Un foyer situé à Nogent-sur-Marne me prend en charge, j’apprends le français et fréquente l’école. Ma santé va mieux, je croyais, à cette époque, être sorti d’affaire. On me replace dans un nouveau foyer, cette fois à Paris. Je me fais harceler par le directeur de ce dernier. Je finis par lui envoyer une chaise dans son visage. Je décroche scolairement. Je me retrouve à nouveau devant une juge qui me met dehors, j’avais 17 ans et je ne comprenais pas cette décision. Sans logement, j’erre dans les rues parisiennes. Je vole pour manger, je me construis une cabane dans le parc de la porte de Bagnolet de façon à avoir un « chez moi ». Retrouvé dans une situation catastrophique par les autorités, le parquet décide de ne pas me laisser dehors. J’arrive dans un foyer correct. Je rencontre une journaliste. Elle m’aide et je deviens animateur d’une émission sur Moi FM. Je pratique alors les arts martiaux. J’excelle et remporte un championnat de Free Fight au Luxembourg, une joie. J’organise ensuite des galas de boxe. »


A mes 18 ans. On m’autorise un contrat jeune majeur. Mais à 19 ans, sans titre de séjour, je me retrouve à nouveau dans la rue. Je dors dans un squat puis je travaille dans un bar à Bruxelles. Je décide de partir en Allemagne. Je fraude les trains. Les policiers allemands me tombent dessus. Je dis que j’ai 15 ans, je ne veux pas déposer mes empreintes. Je me sauve. J’ai un ami en Scandinavie. Je souhaite rejoindre la Suède. Je fais une escale forcée à Copenhague. Il fait très, très froid. J’hallucine. Je finis par dormir dans un ascenseur. Je réussis le lendemain à reprendre un train pour Malmö. Je joue les touristes. Je fais exprès de lire des journaux danois pour passer inaperçu. Je me fais tout de même à nouveau arrêter. Je n’ai plus le choix que de retourner en France. Je me retrouve à nouveau SDF.

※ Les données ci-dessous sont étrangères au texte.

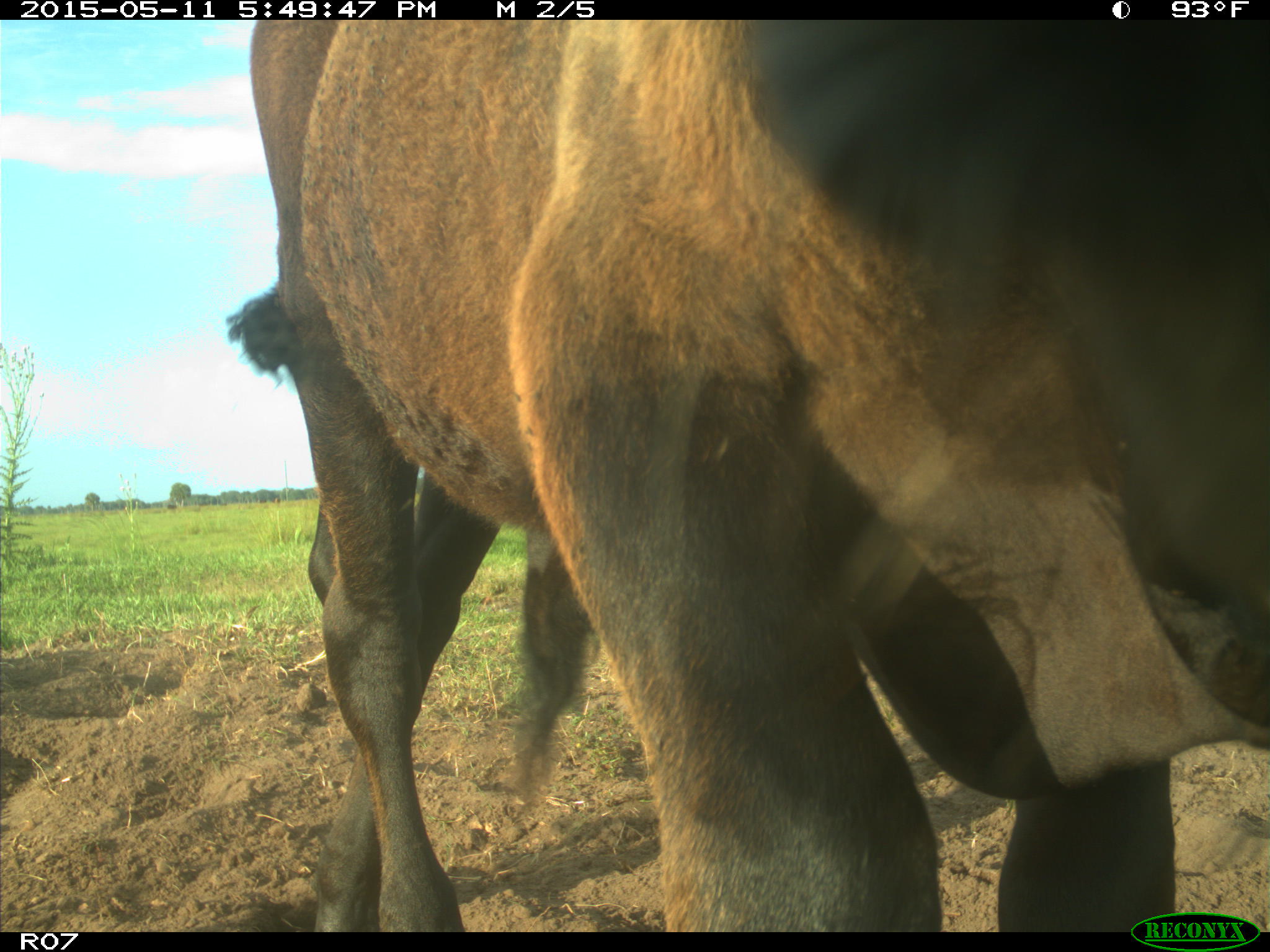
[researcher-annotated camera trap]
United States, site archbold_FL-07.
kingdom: Animalia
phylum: Chordata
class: Mammalia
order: Artiodactyla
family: Bovidae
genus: Bos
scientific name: Bos taurus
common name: domestic cow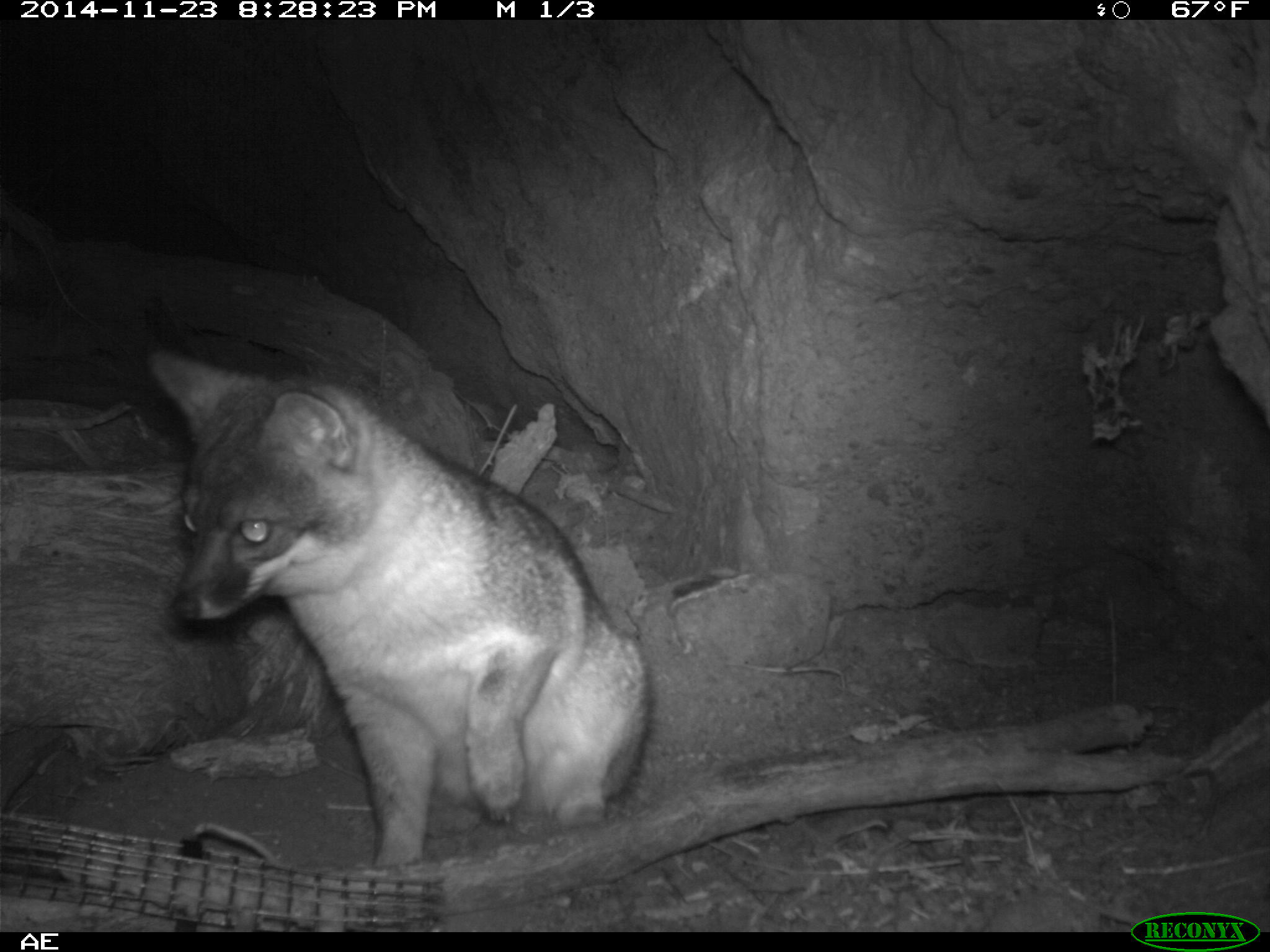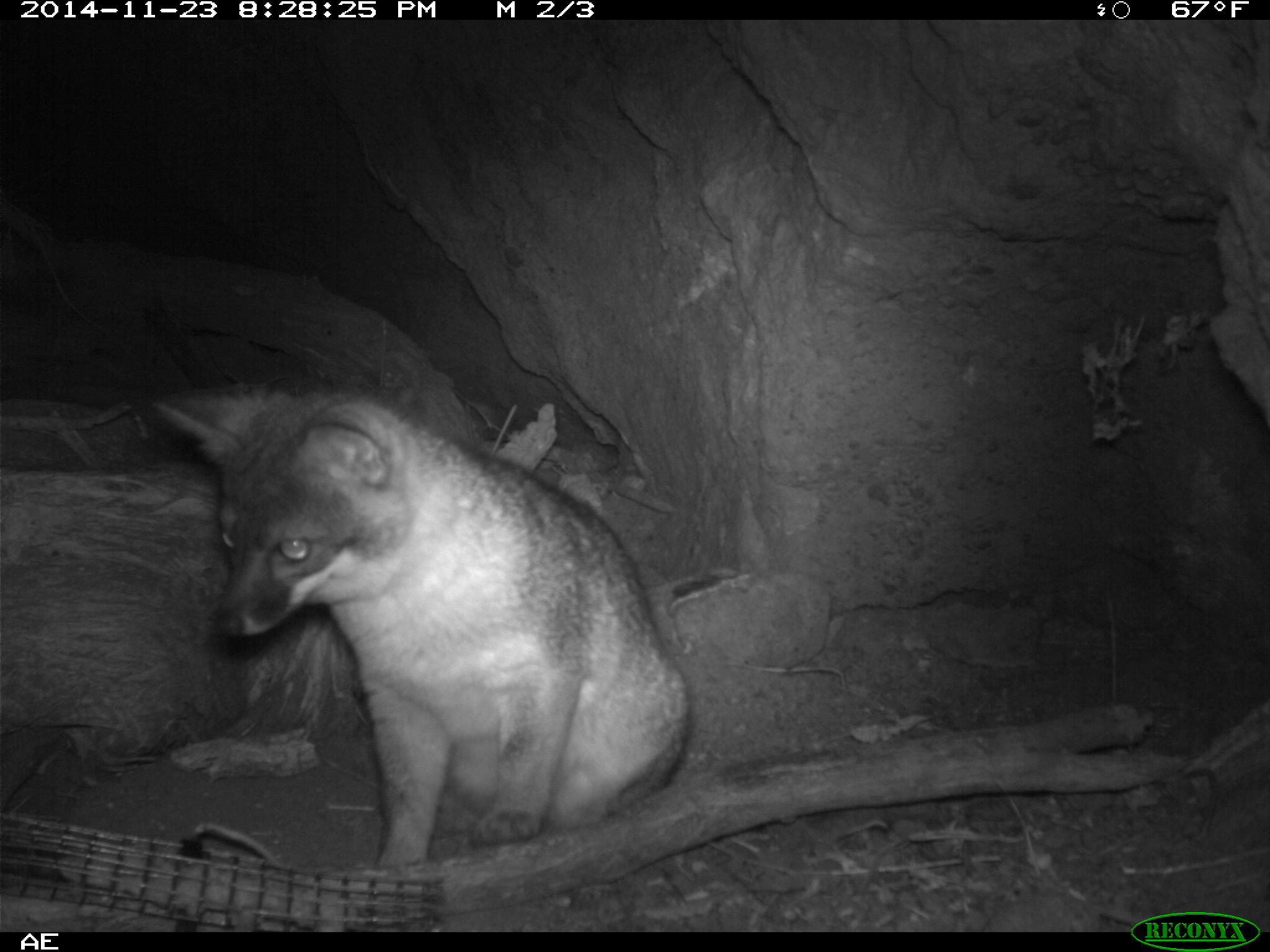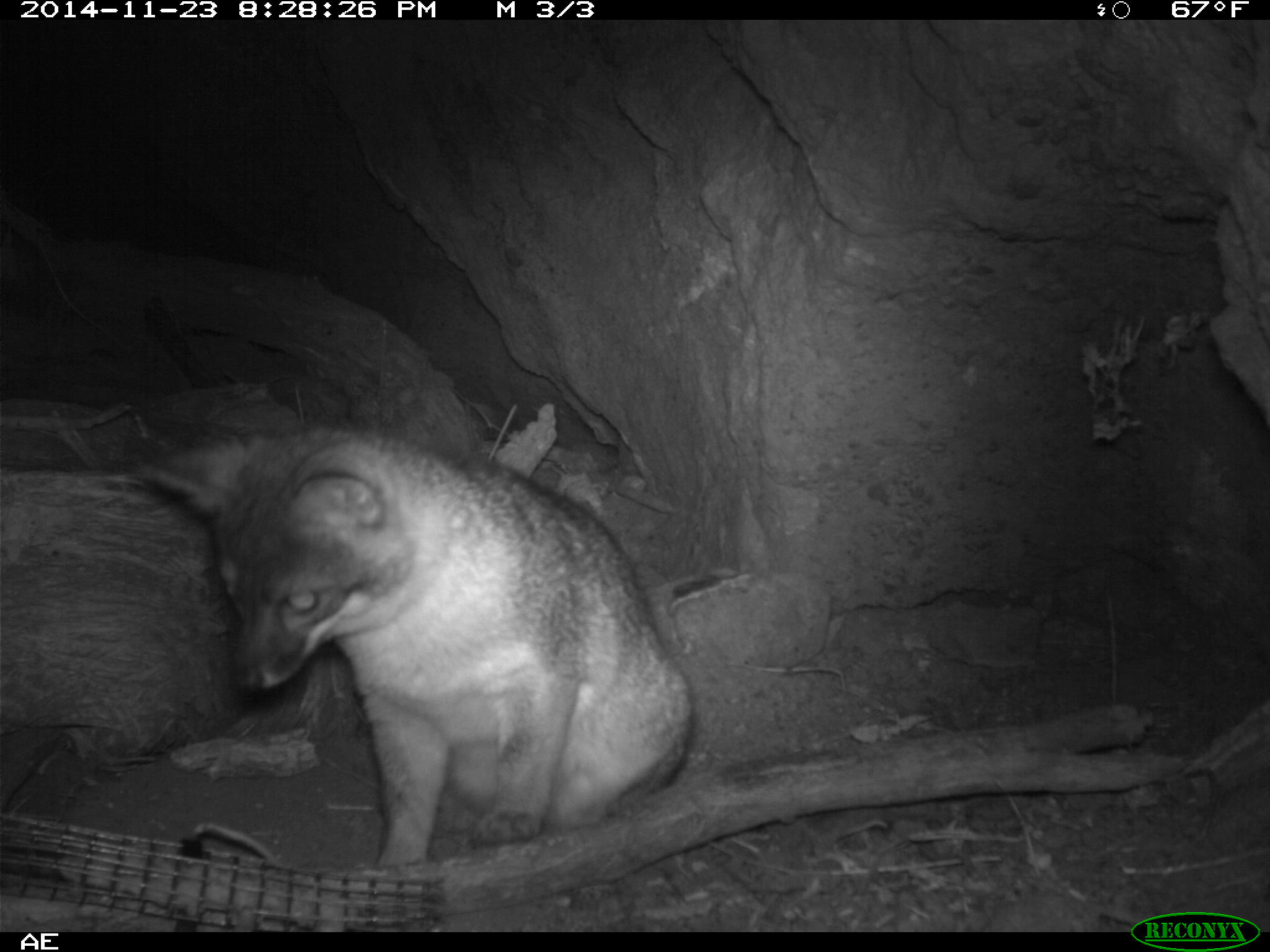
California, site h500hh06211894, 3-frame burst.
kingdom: Animalia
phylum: Chordata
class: Mammalia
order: Carnivora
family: Canidae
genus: Urocyon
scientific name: Urocyon littoralis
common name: island fox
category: fox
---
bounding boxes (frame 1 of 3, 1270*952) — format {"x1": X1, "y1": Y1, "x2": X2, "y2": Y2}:
fox: {"x1": 143, "y1": 347, "x2": 653, "y2": 871}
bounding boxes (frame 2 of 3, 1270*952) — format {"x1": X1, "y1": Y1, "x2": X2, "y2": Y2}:
fox: {"x1": 150, "y1": 371, "x2": 690, "y2": 873}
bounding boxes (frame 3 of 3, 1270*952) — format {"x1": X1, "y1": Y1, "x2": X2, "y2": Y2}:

À Mon retour en France, Je m’engage pour défendre la cause des mineurs en difficulté qui sortent du cadre de l’aide sociale à l’enfance. Je deviens secrétaire général de Repairs 94 et retrouve un toit. On m’aide à travailler mon CV, j’explique ma situation. Pour une fois, pas la peine de masquer les trous, ce CV me permet d’être vraiment moi-même. Je rencontre des gens, je me sens en confiance, je me fais des amis. Je reçois 15 offres d’emploi. Aujourd’hui, je suis standardiste. J’ai un salaire et ça va. J’ai mes papiers qui me permettent de rester dans l’hexagone.